Binding of Streptococcus mutans SR protein to human monocytes: production of tumor necrosis factor, interleukin 1, and interleukin 6.

M Soell 1, F Holveck 1, M Schöller 1, R D Wachsmann 1, J P Klein 1
PMCID: PMC186412  PMID: 8168943

Abstract

To examine the possible implication of protein SR, an I/II-related antigen from Streptococcus mutans OMZ 175 (serotype f), in inflammatory reactions, we tested the immunomodulatory effects of protein SR on human monocytes. Using biotinylated protein, we provide evidence that protein SR binds to human monocytes in dose-, time-, and calcium-dependent manners through specific interactions.
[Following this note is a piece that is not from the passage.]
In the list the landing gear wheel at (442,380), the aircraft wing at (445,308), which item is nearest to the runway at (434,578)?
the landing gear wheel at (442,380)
These results were confirmed by competition experiments using either soluble human monocyte extract or anti-SR immunoglobulin G. Binding occurred through lectin-like interactions between SR and carbohydrate portions of monocyte membrane glycoproteins, since binding could be inhibited by several sugars, especially fucose and N-acetylneuraminic acid (NANA), which were confirmed by ligand blotting to be the primer ligands recognized by SR on human monocyte extracts. The ability of protein SR to stimulate the production of cytokines by human circulating monocytes was then examined. The release of tumor necrosis factor alpha (TNF-alpha), interleukin 1 beta, and interleukin 6 is time and dose dependent and not affected by the addition of polymyxin B. Activation of monocytes resulted from specific binding of SR to NANA and fucose present on cell surface glycoproteins since TNF-alpha release could be inhibited by sialidase and pronase treatment of monocytes and by NANA and fucose. These results confirm that sialic acid and fucose present on cell surface macromolecules and especially glycoproteins are needed for the binding of SR to monocytes and for the release of TNF-alpha.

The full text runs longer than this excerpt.